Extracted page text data
>>>>

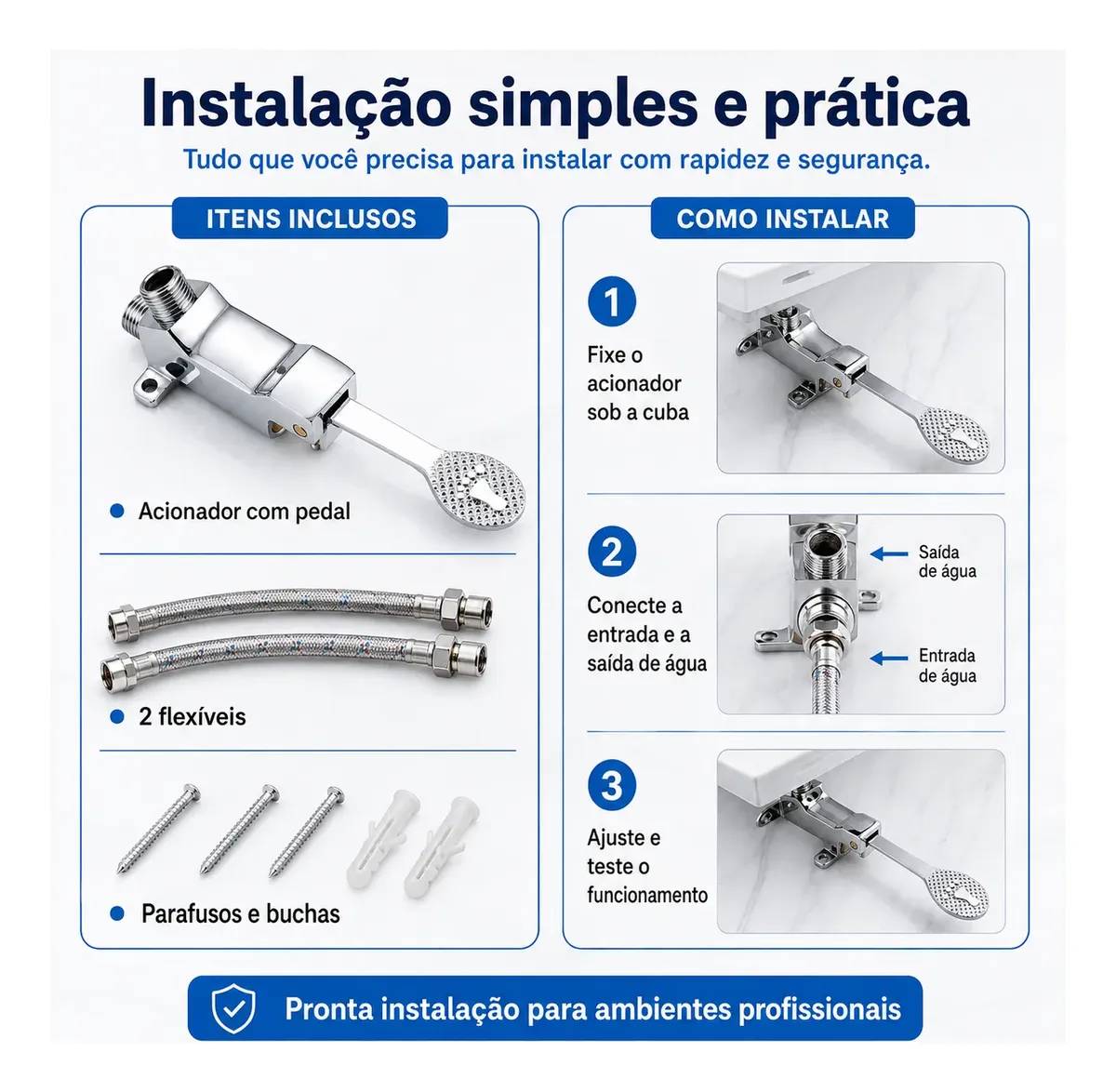 Instalação simples e prática

Tudo que você precisa para instalar com rapidez e segurança.

ITENS INCLUSOS

• Acionador com pedal

• 2 flexíveis

• Parafusos e buchas

COMO INSTALAR

1

Fixe o acionador sob a cuba

2

Conecte a entrada e a saída de água

Saída de água

Entrada de água

3

Ajuste e teste o funcionamento

Pronta instalação para ambientes profissionais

<<<<

**WHAT TO PRODUCE:** Return each line from the entries above that includes "água".

**FINISHED EXERCISE:**
Conecte a entrada e a saída de água
Saída de água
Entrada de água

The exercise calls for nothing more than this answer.